● **Quoted passage**
# # # # #
04/20/2020 / By Mike Adams
Something happened today that will never happen again in your lifetime. Crude oil just plunged from over $20 / barrel down to -$37 / barrel in a matter of a couple of hours. This means oil companies must now pay others to haul away their oil.
The economic ramifications of this truly cannot be overstated. This could be a “global extinction” scale event when it comes to western finance and the debt-based banking infrastructure which has enormous exposure to oil derivatives and commodities leverage.
The first wave of impacts from this will be mass bankruptcies and unemployment across the energy sector, strongly affecting states like Texas, which derives a very large portion of its revenues from the energy sector.
Next, the wave of economic destruction will ripple through the financial sector in the days ahead, shredding anyone who had placed bets (derivatives, options, etc.) that counted on oil staying over $20 / barrel. Expect to see a large number of trading firms, hedge funds and institutional investors suffer extraordinary losses that no mathematical model could have predicted. (Today is another “black swan” event that financial models never anticipate.)
# # # # #
● **Dataset rows**
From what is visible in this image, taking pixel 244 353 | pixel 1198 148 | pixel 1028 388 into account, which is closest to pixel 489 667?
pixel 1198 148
# # # # #
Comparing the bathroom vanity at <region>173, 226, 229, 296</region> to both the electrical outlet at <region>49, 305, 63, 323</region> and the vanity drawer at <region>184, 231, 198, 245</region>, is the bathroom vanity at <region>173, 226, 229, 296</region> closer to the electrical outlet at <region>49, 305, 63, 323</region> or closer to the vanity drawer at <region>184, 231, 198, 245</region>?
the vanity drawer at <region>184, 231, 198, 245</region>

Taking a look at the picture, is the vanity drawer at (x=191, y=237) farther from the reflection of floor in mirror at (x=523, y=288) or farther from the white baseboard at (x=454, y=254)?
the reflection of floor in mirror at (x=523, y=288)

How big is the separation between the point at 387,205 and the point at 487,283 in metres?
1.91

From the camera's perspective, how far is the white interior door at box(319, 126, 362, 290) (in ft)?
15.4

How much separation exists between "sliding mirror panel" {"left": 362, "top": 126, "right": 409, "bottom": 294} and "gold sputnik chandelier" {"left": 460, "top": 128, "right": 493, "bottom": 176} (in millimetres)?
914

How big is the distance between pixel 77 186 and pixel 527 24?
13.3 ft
# # # # #
● **Your task**
In the article on the crude oil price crash, rewrite the passage between "The economic ramifications" and "the energy sector.", inclusive, changing "energy sector" to "oil industry" throughout.

● **Solution below**
The economic ramifications of this truly cannot be overstated. This could be a “global extinction” scale event when it comes to western finance and the debt-based banking infrastructure which has enormous exposure to oil derivatives and commodities leverage.
The first wave of impacts from this will be mass bankruptcies and unemployment across the oil industry, strongly affecting states like Texas, which derives a very large portion of its revenues from the oil industry.